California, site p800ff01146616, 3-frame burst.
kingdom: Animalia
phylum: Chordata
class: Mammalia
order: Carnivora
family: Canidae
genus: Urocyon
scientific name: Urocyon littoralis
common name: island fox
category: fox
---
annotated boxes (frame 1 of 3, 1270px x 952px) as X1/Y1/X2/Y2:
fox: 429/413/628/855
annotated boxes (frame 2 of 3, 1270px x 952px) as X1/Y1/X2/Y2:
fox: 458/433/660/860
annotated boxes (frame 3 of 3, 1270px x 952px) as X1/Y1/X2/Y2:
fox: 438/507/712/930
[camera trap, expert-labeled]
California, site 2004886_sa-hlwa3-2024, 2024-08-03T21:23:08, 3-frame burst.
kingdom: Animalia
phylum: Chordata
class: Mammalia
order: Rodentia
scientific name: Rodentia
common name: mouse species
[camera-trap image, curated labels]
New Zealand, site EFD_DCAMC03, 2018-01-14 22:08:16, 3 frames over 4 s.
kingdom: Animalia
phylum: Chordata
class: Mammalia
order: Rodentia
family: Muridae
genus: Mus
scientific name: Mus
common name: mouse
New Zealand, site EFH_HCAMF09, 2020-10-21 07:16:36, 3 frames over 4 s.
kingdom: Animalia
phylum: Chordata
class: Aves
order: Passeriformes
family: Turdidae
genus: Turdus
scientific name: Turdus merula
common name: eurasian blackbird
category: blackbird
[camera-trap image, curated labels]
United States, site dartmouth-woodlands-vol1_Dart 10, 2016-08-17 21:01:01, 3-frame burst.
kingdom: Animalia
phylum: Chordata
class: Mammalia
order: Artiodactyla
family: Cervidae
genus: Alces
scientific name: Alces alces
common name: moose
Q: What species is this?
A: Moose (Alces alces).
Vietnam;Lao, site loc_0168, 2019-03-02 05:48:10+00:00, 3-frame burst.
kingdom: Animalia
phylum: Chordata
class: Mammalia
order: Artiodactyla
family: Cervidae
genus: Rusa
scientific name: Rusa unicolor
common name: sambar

☆ ☆ ☆

Directions for this task
Here, the lines to copy run from the one containing "scientific name: Mus" to the final line of the listing; copy them exactly and nothing else.

Answer section
scientific name: Mus
common name: mouse
New Zealand, site EFH_HCAMF09, 2020-10-21 07:16:36, 3 frames over 4 s.
kingdom: Animalia
phylum: Chordata
class: Aves
order: Passeriformes
family: Turdidae
genus: Turdus
scientific name: Turdus merula
common name: eurasian blackbird
category: blackbird
[camera-trap image, curated labels]
United States, site dartmouth-woodlands-vol1_Dart 10, 2016-08-17 21:01:01, 3-frame burst.
kingdom: Animalia
phylum: Chordata
class: Mammalia
order: Artiodactyla
family: Cervidae
genus: Alces
scientific name: Alces alces
common name: moose
Q: What species is this?
A: Moose (Alces alces).
Vietnam;Lao, site loc_0168, 2019-03-02 05:48:10+00:00, 3-frame burst.
kingdom: Animalia
phylum: Chordata
class: Mammalia
order: Artiodactyla
family: Cervidae
genus: Rusa
scientific name: Rusa unicolor
common name: sambar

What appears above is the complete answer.